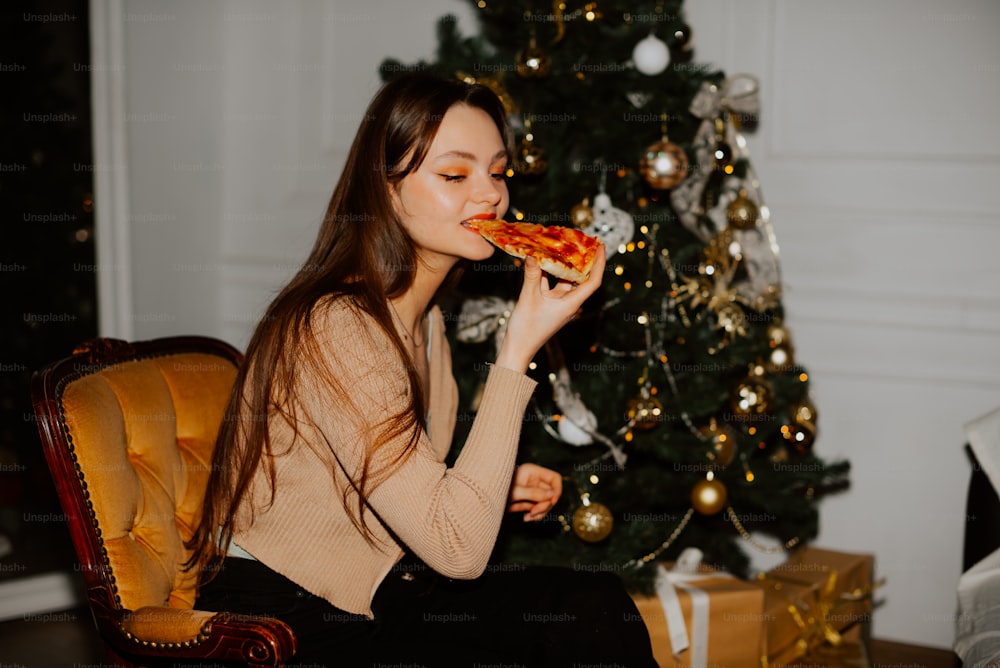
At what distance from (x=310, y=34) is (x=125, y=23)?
27.9 inches

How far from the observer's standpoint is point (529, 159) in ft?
8.11

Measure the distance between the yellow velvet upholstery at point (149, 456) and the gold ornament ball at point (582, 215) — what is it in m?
0.93

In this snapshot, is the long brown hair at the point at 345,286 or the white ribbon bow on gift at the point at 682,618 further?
the white ribbon bow on gift at the point at 682,618

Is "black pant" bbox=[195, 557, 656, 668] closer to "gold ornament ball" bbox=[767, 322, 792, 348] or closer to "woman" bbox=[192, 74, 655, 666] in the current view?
"woman" bbox=[192, 74, 655, 666]

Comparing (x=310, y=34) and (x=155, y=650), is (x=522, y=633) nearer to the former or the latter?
(x=155, y=650)

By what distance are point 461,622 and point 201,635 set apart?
497mm

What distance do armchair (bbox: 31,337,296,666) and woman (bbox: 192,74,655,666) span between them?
0.10 meters

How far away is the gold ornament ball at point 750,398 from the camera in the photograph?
2.59m

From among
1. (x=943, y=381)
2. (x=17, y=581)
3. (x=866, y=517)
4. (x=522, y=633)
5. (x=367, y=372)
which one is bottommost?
(x=17, y=581)

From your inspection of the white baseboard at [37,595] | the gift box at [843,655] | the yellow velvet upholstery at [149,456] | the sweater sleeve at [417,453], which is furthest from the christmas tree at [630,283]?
the white baseboard at [37,595]

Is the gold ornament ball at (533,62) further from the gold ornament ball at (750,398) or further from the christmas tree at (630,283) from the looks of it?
the gold ornament ball at (750,398)

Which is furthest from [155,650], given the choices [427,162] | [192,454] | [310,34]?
[310,34]

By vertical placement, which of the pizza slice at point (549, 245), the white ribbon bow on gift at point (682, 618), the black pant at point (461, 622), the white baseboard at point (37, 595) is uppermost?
the pizza slice at point (549, 245)

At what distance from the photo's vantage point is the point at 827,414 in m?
3.18
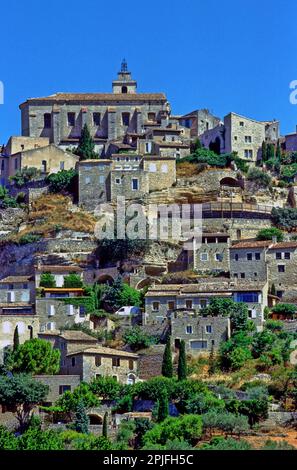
####
Exercise requirements: Pull out every line of the records above that contains the word "yellow", and copy each one in full.

Full output:
Measure the distance between the yellow velvet upholstery at point (149, 456) and the gold ornament ball at point (582, 215) — what is it in m?
From your inspection of the white baseboard at [37,595] | the gift box at [843,655] | the yellow velvet upholstery at [149,456] | the sweater sleeve at [417,453], which is furthest from the christmas tree at [630,283]?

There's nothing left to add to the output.